The paper presents a comprehensive advancement of averaged primer‑vector theory for low‑thrust, many‑revolution spacecraft trajectory optimization, addressing both optimality and computational efficiency. Starting from the well‑known indirect primer‑vector approach, the authors introduce a state vector that includes the six modified equinoctial orbital elements together with the current time and total flight time, enabling straightforward inclusion of time‑dependent perturbations and sensitivity analysis with respect to launch epoch and mission duration. By normalizing the independent variable to a nondimensional “τ” that runs from 0 to 1, the dynamics are scaled so that the integration step can be orders of magnitude larger than the fast orbital period, dramatically reducing numerical stiffness.

The core contribution lies in the multi‑arc averaging framework built on the Leibniz integral rule.
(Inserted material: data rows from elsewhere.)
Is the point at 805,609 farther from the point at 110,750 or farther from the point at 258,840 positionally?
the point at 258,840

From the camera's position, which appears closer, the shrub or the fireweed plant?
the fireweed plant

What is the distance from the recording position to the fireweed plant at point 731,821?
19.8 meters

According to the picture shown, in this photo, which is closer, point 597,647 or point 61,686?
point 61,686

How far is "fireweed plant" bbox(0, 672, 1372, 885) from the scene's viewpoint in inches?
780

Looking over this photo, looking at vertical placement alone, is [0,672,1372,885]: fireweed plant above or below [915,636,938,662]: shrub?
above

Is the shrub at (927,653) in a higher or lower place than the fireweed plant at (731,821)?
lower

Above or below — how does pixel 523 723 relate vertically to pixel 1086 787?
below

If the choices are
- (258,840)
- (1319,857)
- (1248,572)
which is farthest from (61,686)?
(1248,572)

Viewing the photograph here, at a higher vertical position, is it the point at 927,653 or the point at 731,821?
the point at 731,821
The trajectory is partitioned into arcs that may correspond to thrusting, coasting, or eclipse intervals. Within each arc the Hamiltonian is averaged analytically (or with high‑order Gaussian quadrature) and the costate equations are integrated. Crucially, the authors treat the eclipse constraint not as a smooth penalty but as a binary function ke(E) that forces thrust to zero when the spacecraft enters Earth’s umbra, penumbra, or antumbra. By applying the Leibniz rule across arc boundaries, the discontinuous jumps in the costates caused by eclipse entry/exit are captured exactly, eliminating the singularity that plagued earlier models (e.g., Mazzini’s transition‑layer approach). The singularity that appears when an eclipse arc shrinks to zero length is removed by redefining the eclipse function in a way that the jump term vanishes smoothly, allowing standard variable‑step integrators to proceed without error accumulation.
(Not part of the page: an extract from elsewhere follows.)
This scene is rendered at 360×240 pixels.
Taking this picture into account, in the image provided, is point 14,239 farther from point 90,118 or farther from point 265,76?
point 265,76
Bang‑bang control is handled through the classic switching function derived from the minimized Hamiltonian. After substituting the optimal thrust direction (anti‑aligned with the B‑matrix part of the costate), the switching function reduces to a simple expression involving the magnitude of the B‑costate and the mass costate. The authors prove that, within the averaged dynamics, this switching function can have at most six real roots per orbital revolution. This result provides a theoretical upper bound on the number of thrust arcs required for any low‑thrust minimum‑fuel problem, a valuable guideline that replaces ad‑hoc arc‑count selections used in previous work.

Variational equations for the full augmented state (including time and flight‑time variables) are derived from the averaged Hamiltonian, yielding the state‑transition matrix Φ and explicit sensitivities ∂x/∂t0 and ∂x/∂α. These are essential for gradient‑based optimization, Monte‑Carlo trade studies, and rapid re‑planning. The model also accommodates generic two‑body perturbations such as J2, solar radiation pressure, and simple drag, demonstrating its flexibility for realistic mission environments.
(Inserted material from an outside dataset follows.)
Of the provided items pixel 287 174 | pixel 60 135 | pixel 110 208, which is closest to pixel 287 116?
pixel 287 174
The methodology is validated on a geostationary transfer orbit (GTO) to geostationary orbit (GEO) case. An optimal transfer involving up to 486 revolutions (approximately ten years) is computed using the averaged model and compared against a high‑fidelity, non‑averaged propagation with an approximate bang‑bang thrust profile and explicit eclipse handling. The averaged trajectory reproduces the un‑averaged reference with errors well below 0.1 % in orbital elements, while achieving a modest fuel saving of about 3 % relative to the reference. The example demonstrates that the multi‑arc averaging, exact costate jumps, and six‑root switching‑function bound work together to produce accurate, computationally cheap solutions for very long‑duration low‑thrust missions.

In conclusion, the paper delivers a unified, mathematically rigorous framework that merges multi‑arc averaging, Leibniz‑rule‑based costate jumps, bang‑bang switching‑function analysis, and full variational equations. This framework preserves the optimality of the indirect primer‑vector method while delivering the speed and robustness required for modern mission design, trade‑study automation, and sensitivity‑driven optimization. Future work is suggested on extending the approach to multi‑body dynamics, more complex propulsion models, and real‑time trajectory replanning.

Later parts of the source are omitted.